• Text for analysis
_ _ _ _ _

As cases of COVID-19 continue to grow around the world, governments and health professionals are increasingly turning their attention to managing the virus in the community. But this means we need to change our own mindset. Instead of running from the virus, we may need to learn how to live with it.
Their are two main reasons governments are moving away from a ‘keep it out’ strategy, to a ‘manage the peak’ one instead. The first is that many countries have run successful vaccine campaigns, and we now have very high levels of vaccinated populations. The second is that the Omicron variant has become dominant, and it appears to be much less severe than previous variants. I would add a third important reason to this list. Reinfection rates of COVID-19 remain relatively low, and effects seem to be mild.
More than 10 billion vaccine doses have been administered around the world. And some 60% of the worldwide population have received at least one dose. You can see this data yourself at the Ourwoldindata.org website. Many western countries have already exceeded the ‘herd immunity’ requirement of around 70% of the population. This is really good news, and has allowed governments to significantly change their management strategy.
Omicron is a significantly more infectious variant of COVID-19, almost 4 times more infectious, and has quickly become the dominant variant because of this. It now accounts for most of the positive cases in western countries. Fortunately for us, it appears to be less severe. Public Health Scotland research showed Omicron was about two-thirds less likely to put someone in hospital. And research noted on News Medical shows for those hospitalised with Omicron, there’s a 74% less chance of ending up in intensive care, and 91% reduced death rate. With less pressure on their hospital intensive care units, governments are moving from ‘lockdowns’ to ‘live with’, and the strategy seems to be working.
Reinfection rate is the rate at which people catch COVID-19 twice. The reinfection rate of COVID has been really low, less than 1%, which is why cases peak, and then slowly begin falling. This is really important. As long as people aren’t catching COVID twice, hospitals won’t be overrun. Although Omicron has seen the reinfection rate increase sharply, around 90% of people still aren’t catching COVID twice. Again, with less pressure on the health system, governments have been given a reprieve to refocus their efforts on community management.
Learning to Live with Covid – Endemic vs Epidemic
We all know how important language is, and how important it is that we use the same words, to mean the same things. This is very true when it comes to the complicated language used in the health sector. The important language here are the words Epidemic, Pandemic and Endemic.
Epidemic is a disease outbreak that effects are large number of people contained to a community, a population, or a region. A good example of an Epidemic is the Ebola outbreak, that was devastating, but contained to western Africa.
A Pandemic is when an epidemic spreads over multiple countries, or continents, and is no longer contained. A pandemic example we’ve heard a lot of comparisons about recently is the Spanish flu global pandemic in 1918.
Endemic is something that belongs to a community, or to a population. So when we say a disease has become ‘endemic’ that means it’s become part of the community. An example here would be the common cold.
Endemic vs Epidemic
So that’s the English lesson out of the way then! What does this all mean for COVID-19 and for us learning to live with COVID?

_ _ _ _ _

Saved entries
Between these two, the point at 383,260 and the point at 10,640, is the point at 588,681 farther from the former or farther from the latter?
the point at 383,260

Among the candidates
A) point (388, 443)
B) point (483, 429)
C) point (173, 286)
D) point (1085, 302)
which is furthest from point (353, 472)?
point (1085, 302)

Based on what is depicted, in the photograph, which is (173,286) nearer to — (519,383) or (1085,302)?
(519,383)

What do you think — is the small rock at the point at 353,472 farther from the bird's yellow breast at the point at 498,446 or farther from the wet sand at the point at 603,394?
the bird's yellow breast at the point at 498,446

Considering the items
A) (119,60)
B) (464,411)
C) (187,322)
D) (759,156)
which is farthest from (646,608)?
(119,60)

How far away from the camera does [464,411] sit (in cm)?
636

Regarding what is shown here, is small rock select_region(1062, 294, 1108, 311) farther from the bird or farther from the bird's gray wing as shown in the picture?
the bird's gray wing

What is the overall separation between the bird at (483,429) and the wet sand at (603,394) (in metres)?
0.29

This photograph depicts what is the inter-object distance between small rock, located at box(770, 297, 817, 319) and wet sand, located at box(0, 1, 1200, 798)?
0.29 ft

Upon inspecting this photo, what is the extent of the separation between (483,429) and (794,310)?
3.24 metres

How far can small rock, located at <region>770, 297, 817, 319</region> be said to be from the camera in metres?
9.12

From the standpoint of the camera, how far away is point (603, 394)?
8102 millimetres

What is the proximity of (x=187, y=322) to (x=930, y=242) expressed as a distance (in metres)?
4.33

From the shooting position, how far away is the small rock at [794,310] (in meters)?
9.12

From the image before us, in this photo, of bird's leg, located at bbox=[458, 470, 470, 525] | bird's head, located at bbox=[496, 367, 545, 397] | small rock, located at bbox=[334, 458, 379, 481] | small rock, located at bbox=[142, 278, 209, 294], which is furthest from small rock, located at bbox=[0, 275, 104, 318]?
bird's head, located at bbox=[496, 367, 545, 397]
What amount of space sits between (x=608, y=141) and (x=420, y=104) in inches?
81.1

_ _ _ _ _

• Exercises
- a) Rewrite the passage of the article on living with COVID-19 between "Learning to Live with Covid –" and "to western Africa.", inclusive, replacing "health sector" with "medical field".
- b) Extend the article on living with COVID-19, picking up right after its last sentence.
The data above is separate material, unconnected to the article on living with COVID-19.

• Answers for this exercise
- a)
Learning to Live with Covid – Endemic vs Epidemic
We all know how important language is, and how important it is that we use the same words, to mean the same things. This is very true when it comes to the complicated language used in the medical field. The important language here are the words Epidemic, Pandemic and Endemic.
Epidemic is a disease outbreak that effects are large number of people contained to a community, a population, or a region. A good example of an Epidemic is the Ebola outbreak, that was devastating, but contained to western Africa.

- b)
Most vaccine experts around the world now agree that COVID-19 will become ‘endemic’ in the community. This means that we’ll progress from the current pandemic crisis, to COVID being thought of more like the flu. There is a time coming fairly soon, within a year or two probably, when most of us have caught COVID, most of us are resistant to COVID reinfection, and hospitalisation rates from COVID have plummeted. But COVID will not go away:
In January, Nature asked more than 100 immunologists, infectious-disease researchers and virologists working on the coronavirus whether it could be eradicated. Almost 90% of respondents think that the coronavirus will become endemic.”
As COVID-19 becomes endemic in the community, many experts believe it will behave more like the flu, possibly even the common cold. Although not quite ‘related’, COVID-19 is caused by the virus SARS-CoV-2, the flu by influenza viruses, and the cold by rhinoviruses, they do behave in a similar way.
So to learn to live with COVID in the community, we may need to think of COVID more like the cold or the flu.
Learning to Live with Covid – How to Change our Mindset
So just like we now have a ‘cold and flu’ season, generally in the colder months of winter when we spend more times together indoors, we could have a ‘covid’ season. Possibly in the summer months, very few people will catch COVID, then during winter there will be a small peak of COVID cases.
The virus is likely to keep evolving too. And we could see vaccinations evolve right alongside, with perhaps an annual booster used by at-risk populations.
Importantly, over time babies and young children will be exposed to the virus very early on. Fortunately, children have much less severe side-effects to COVID-19 currently. So you can expect this to look something like the cold or flu too. We try to keep our children, and most especially babies, away from viruses as much as we can. But actually they’re exposed all the time, which is how they build their immune system.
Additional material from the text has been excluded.